Association for Freedom of Entertainment Expression
- Formation: August 8, 2013; 13 years ago
- Location: Japan;
- President: Takatoshi Sakai
- Director: Akihiko Kondo
- Key people: Taro Yamada
- Website: afee.jp/english/

= Association for Freedom of Entertainment Expression =

Japanese anti-censorship organization

Association for Freedom of Entertainment Expression (AFEE, エンターテイメント表現の自由の会) is a non-partisan political organization founded in Japan in 2013 that works to defend freedom of expression in entertainment media such as anime, manga, and video games.

==Advocacy==
AFEE argues that child pornography laws should focus on protecting real child victims, and not ban manga and anime, which do not have real victims of abuse.

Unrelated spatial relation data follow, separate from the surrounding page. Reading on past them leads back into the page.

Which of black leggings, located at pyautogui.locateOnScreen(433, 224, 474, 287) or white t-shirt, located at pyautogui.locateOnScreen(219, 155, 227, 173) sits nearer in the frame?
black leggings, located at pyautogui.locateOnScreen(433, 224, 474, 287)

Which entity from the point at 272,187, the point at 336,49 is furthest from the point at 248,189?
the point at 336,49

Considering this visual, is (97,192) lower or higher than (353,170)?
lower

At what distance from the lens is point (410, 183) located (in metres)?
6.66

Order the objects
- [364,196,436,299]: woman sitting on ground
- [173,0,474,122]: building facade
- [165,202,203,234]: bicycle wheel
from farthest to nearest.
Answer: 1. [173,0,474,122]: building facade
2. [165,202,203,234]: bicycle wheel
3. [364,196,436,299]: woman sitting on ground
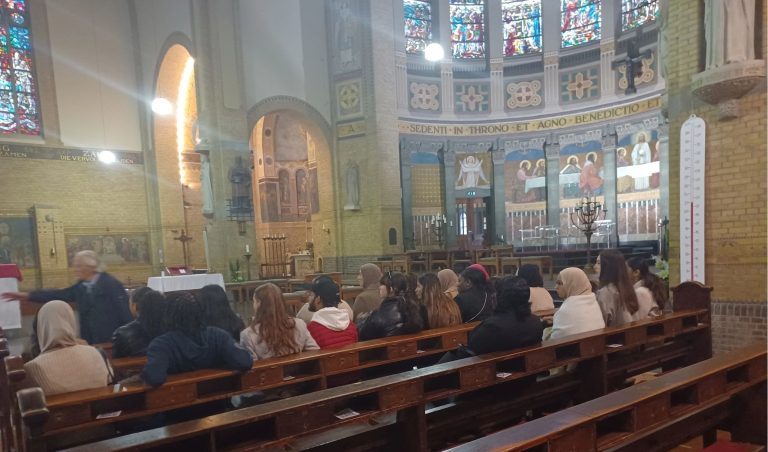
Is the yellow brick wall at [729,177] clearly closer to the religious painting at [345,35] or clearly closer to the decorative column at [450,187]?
the religious painting at [345,35]

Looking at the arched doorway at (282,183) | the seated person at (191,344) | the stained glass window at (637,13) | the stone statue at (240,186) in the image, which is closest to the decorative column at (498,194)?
the stained glass window at (637,13)

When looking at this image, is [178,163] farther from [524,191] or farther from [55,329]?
[55,329]

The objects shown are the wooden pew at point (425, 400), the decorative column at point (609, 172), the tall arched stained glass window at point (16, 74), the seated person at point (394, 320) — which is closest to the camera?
the wooden pew at point (425, 400)

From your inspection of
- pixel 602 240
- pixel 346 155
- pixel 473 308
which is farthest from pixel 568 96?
pixel 473 308

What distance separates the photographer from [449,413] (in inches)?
118

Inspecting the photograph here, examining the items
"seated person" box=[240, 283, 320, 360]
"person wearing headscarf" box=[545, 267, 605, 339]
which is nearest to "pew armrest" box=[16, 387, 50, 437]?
"seated person" box=[240, 283, 320, 360]

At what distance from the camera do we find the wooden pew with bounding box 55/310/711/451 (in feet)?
7.30

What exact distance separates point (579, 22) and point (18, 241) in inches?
804

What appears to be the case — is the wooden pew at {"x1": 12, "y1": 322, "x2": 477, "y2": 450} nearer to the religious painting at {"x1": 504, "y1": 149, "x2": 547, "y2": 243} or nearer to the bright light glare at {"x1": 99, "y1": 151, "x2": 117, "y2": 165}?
the bright light glare at {"x1": 99, "y1": 151, "x2": 117, "y2": 165}

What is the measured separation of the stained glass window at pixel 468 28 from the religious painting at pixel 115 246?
13.8 metres

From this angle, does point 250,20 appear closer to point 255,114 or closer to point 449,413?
point 255,114

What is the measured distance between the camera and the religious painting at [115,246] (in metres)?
14.6

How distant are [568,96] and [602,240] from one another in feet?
18.6

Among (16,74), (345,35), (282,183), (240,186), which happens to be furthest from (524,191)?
(16,74)
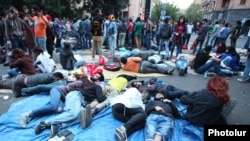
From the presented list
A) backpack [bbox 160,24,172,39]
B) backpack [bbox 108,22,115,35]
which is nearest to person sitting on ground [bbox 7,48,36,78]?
backpack [bbox 108,22,115,35]

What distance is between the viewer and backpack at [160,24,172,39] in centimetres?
925

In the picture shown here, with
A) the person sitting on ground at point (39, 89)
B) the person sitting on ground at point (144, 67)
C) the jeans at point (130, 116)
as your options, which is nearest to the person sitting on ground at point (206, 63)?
the person sitting on ground at point (144, 67)

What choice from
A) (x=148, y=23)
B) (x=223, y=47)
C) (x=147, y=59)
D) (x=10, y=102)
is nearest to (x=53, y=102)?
(x=10, y=102)

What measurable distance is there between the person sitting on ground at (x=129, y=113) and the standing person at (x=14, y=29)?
515 cm

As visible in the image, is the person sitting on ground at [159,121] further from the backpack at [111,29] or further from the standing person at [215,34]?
the standing person at [215,34]

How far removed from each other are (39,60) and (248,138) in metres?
5.74

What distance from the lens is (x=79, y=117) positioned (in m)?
3.89

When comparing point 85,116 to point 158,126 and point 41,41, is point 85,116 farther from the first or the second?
point 41,41

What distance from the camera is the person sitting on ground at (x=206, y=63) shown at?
24.2ft

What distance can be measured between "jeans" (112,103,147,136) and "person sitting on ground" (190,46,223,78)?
14.9 ft

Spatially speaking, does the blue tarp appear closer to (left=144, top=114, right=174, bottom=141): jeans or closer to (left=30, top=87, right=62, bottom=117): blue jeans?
(left=30, top=87, right=62, bottom=117): blue jeans

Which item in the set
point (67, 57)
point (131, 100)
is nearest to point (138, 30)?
point (67, 57)

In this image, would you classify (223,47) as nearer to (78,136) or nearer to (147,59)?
(147,59)

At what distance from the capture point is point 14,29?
7.31 m
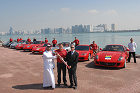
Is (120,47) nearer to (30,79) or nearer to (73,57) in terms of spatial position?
(73,57)

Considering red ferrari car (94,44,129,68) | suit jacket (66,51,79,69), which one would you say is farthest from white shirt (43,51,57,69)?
red ferrari car (94,44,129,68)

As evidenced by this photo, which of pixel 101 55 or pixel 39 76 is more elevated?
pixel 101 55

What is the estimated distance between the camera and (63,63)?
5.59 metres

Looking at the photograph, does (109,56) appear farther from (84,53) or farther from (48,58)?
(48,58)

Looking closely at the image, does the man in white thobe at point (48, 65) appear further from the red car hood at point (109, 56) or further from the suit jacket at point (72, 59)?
the red car hood at point (109, 56)

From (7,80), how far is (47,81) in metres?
2.47

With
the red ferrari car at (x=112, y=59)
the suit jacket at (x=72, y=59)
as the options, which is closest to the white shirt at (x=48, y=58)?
the suit jacket at (x=72, y=59)

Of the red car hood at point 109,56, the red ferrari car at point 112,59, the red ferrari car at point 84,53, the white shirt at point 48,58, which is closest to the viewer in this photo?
the white shirt at point 48,58

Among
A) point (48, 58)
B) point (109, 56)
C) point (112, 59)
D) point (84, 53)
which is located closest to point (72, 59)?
point (48, 58)

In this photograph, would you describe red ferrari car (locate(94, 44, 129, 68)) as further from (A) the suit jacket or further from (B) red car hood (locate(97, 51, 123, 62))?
(A) the suit jacket

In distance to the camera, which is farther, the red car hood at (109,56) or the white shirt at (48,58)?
the red car hood at (109,56)

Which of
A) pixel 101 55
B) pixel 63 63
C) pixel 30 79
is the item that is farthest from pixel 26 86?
pixel 101 55

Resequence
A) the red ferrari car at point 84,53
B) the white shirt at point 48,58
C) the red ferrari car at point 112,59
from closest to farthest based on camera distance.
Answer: the white shirt at point 48,58, the red ferrari car at point 112,59, the red ferrari car at point 84,53

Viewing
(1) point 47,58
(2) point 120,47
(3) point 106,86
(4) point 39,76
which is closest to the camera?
(1) point 47,58
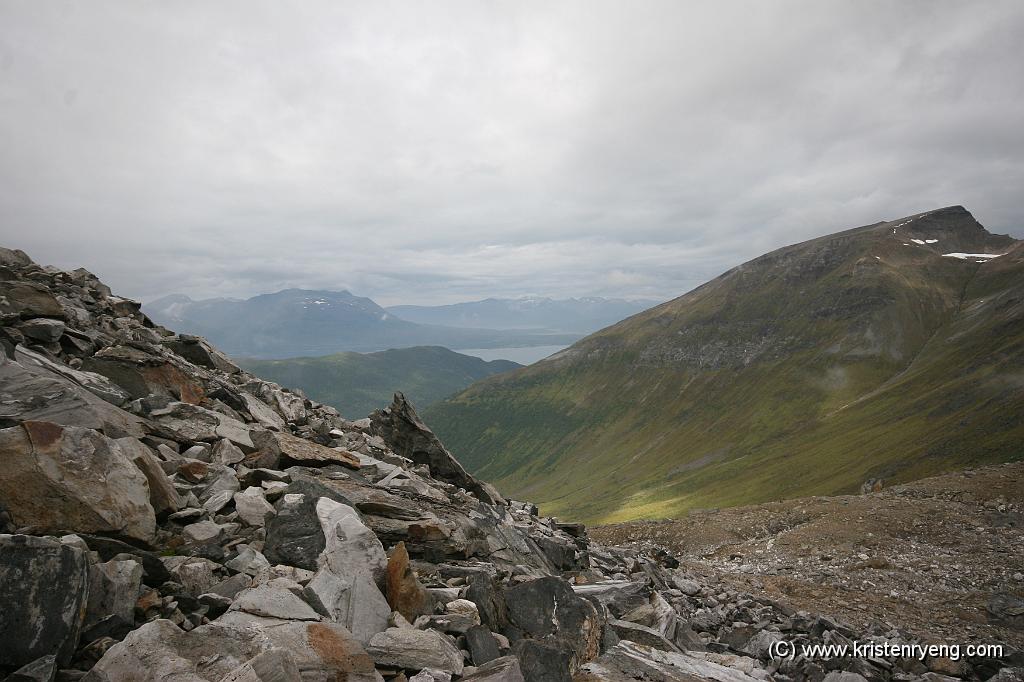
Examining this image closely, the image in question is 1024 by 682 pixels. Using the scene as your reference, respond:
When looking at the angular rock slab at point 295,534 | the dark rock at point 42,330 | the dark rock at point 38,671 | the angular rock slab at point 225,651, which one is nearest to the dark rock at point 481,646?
the angular rock slab at point 225,651

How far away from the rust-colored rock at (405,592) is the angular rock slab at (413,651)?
1.02 meters

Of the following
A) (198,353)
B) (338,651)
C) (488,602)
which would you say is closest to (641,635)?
(488,602)

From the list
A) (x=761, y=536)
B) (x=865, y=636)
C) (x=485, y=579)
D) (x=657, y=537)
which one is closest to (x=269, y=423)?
(x=485, y=579)

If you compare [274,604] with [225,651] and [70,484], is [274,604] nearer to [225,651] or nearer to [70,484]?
[225,651]

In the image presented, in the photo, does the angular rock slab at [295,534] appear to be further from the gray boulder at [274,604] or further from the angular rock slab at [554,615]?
the angular rock slab at [554,615]

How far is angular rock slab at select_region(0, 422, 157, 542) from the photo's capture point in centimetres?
985

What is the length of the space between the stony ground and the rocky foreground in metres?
5.19

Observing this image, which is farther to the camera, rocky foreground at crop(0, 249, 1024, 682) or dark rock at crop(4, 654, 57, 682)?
rocky foreground at crop(0, 249, 1024, 682)

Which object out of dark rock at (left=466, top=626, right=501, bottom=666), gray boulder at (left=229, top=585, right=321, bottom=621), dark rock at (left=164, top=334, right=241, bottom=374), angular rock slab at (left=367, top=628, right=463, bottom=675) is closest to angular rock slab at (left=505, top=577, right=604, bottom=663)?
dark rock at (left=466, top=626, right=501, bottom=666)

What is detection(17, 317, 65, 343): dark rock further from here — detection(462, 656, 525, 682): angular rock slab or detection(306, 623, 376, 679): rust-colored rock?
detection(462, 656, 525, 682): angular rock slab

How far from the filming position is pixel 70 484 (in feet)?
33.7

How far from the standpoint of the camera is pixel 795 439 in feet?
562

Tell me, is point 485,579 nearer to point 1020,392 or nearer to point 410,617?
point 410,617

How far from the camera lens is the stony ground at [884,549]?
30.0 m
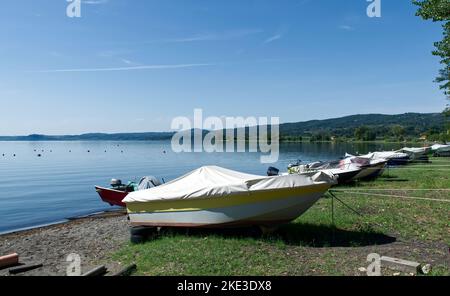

AFEE is opposed to censorship, and in 2025 issued a statement opposing financial censorship on Steam and itch.io caused by Collective Shout. Representative Takatoshi Sakai said that in recent years, characters have increasingly been criticized as sexual objects, and that something that has already been made public should not be retracted due to criticism from outside.

==Leadership==
Taro Yamada, a member of the House of Councillors, serves as the organization's honorary advisor, and the organization's representative, Takatoshi Sakai, was Yamada's secretary. The director is Akihiko Kondo, known for unofficially marrying Hatsune Miku in 2018 and the founder of the General Incorporated Association of Fictosexuality.